The New York in Adam Sternbergh’s novel is of the not-too-distant-future variety, where the rich live behind high walls and armed guards, and the poor subsist everywhere else. Successive boom-and-bust tides have all but wiped out the middle, a process quickened by a strategically placed dirty bomb in Times Square. Radiation, not real estate prices, has rendered Gotham unreachable. The wealthy live their lives out on the “limnosphere,” the bandwidth-sucking version of the Internet in which the user is immersed in their fantasy of choice, as nurses and men with guns care for their worldly bodies.

Out from under this dirty dystopia comes Spademan, a garbageman-cum-hitman who lives with the memory of his wife, killed in the explosion, and who now boats across from Jersey to murder for money. His client, a televangelist named Harrow who needs his daughter killed, is a special kind of monster: he promises his flock limnosphere heaven, if only to harvest their minds and bodies for a hyperreal version of the same for his biggest donors. The daughter, the scared but streetwise Persephone, is with child, possibly by her father; Spademan, who doesn’t kill kids, goes from killer to protector. He is hounded by the real and virtual versions of Harrow, both equally repugnant and violent, and his well-armed posse of true believers.

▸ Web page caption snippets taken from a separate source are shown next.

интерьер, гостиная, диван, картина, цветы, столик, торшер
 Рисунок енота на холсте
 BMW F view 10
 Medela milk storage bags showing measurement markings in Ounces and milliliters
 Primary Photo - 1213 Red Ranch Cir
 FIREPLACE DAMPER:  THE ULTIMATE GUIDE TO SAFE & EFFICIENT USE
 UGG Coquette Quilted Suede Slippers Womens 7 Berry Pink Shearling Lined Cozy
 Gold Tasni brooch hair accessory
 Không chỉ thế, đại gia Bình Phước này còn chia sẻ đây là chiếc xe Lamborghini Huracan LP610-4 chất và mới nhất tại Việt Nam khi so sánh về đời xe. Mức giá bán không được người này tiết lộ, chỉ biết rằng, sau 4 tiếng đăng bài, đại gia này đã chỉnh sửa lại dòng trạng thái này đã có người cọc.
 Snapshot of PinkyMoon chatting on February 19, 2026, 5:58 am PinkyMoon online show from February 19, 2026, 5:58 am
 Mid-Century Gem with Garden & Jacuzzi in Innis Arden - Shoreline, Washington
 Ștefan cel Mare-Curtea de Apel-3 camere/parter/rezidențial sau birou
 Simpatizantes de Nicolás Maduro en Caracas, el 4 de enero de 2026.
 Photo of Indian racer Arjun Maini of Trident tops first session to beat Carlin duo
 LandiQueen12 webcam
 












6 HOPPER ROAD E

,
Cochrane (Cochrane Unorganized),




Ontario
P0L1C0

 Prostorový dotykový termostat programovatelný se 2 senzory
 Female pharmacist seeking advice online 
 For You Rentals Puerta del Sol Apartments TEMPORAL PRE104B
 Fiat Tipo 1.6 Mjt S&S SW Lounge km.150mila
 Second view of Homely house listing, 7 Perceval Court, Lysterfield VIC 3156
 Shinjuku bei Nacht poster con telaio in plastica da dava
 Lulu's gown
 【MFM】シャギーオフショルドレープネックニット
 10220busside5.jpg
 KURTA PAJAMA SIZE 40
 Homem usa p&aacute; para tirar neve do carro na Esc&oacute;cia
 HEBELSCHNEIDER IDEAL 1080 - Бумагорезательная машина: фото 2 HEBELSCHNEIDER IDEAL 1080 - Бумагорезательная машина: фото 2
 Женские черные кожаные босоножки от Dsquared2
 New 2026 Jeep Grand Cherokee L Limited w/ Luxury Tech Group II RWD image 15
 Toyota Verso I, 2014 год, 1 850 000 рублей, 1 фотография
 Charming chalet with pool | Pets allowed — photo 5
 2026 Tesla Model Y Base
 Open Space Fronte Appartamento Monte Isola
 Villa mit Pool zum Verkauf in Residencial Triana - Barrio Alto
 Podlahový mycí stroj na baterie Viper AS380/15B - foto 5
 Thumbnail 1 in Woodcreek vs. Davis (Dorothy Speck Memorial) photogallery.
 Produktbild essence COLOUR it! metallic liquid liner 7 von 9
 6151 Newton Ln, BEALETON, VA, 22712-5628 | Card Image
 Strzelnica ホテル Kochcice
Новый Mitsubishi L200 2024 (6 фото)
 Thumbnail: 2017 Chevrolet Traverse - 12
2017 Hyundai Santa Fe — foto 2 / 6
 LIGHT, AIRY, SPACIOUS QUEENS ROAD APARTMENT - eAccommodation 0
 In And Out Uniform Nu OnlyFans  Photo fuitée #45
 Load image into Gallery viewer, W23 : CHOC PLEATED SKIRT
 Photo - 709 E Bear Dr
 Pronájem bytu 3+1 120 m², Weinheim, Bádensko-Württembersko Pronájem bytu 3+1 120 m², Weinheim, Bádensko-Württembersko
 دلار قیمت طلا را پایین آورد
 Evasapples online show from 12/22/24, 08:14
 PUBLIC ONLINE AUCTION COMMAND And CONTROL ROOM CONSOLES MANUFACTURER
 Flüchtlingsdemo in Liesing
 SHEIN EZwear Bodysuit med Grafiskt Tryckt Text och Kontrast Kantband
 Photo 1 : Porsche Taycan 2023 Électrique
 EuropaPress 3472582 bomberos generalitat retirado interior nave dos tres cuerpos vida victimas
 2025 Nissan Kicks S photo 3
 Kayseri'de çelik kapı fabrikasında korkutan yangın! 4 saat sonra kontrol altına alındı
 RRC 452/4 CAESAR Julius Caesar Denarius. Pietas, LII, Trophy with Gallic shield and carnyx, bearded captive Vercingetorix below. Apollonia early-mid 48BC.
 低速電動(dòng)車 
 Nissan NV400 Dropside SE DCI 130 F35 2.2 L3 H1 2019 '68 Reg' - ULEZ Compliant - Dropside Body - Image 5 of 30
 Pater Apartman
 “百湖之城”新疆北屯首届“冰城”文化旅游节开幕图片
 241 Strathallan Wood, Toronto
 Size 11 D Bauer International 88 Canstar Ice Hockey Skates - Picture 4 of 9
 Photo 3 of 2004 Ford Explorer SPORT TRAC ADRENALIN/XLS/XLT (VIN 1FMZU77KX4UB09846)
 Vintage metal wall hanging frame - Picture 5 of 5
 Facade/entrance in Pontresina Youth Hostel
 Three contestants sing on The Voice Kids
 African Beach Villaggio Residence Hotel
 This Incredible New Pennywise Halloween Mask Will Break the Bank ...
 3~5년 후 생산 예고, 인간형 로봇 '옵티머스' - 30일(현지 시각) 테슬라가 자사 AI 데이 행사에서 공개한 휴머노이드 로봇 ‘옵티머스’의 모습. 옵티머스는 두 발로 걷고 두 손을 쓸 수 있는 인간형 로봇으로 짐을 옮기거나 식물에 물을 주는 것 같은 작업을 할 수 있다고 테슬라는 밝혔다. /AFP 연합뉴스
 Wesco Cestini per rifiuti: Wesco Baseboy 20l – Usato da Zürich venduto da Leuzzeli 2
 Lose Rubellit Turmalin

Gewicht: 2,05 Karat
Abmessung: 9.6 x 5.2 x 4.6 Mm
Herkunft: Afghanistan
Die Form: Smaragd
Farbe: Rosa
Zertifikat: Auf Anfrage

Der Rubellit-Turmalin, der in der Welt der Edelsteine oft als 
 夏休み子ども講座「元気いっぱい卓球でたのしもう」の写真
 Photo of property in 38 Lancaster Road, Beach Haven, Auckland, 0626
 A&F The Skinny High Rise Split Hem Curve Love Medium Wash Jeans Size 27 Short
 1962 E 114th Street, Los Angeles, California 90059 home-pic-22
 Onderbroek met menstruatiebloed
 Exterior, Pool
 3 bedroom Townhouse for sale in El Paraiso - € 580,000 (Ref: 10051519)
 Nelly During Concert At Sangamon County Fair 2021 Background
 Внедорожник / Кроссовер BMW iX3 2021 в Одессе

There is every opportunity for cliché in the post-apocalyptic necropolis genre, particularly with the added Matrix-esque ethernet fantasy world. Yet Sternbergh, an editor at The New York Times Magazine, navigates the familiar terrain with a deft hand. He writes in jerky, reductive bursts often devoid of punctuation. Backstory is dispensed with in quick paragraphs, while dialogue and description are jagged stanzas. There’s more than a touch of Cormac McCarthy in here, right down to the nihilistic violence meted out by way of exotic weapons (box cutters, a “hurlbat,” and something called a “sjambok”). The New York City of Shovel Ready, meanwhile, can be one of two things: a cautionary tale of the city’s ever-widening income gaps, or a boffo survivalist set piece for the technology-wary. (Or both, if the current Hunger Games obsession is any indication.) Yet Sternbergh wisely keeps the story from veering off into sci-fi land by being largely uninterested in the how and why of the netherworld he creates. He is more interested in the near-lifeless bodies it leaves behind.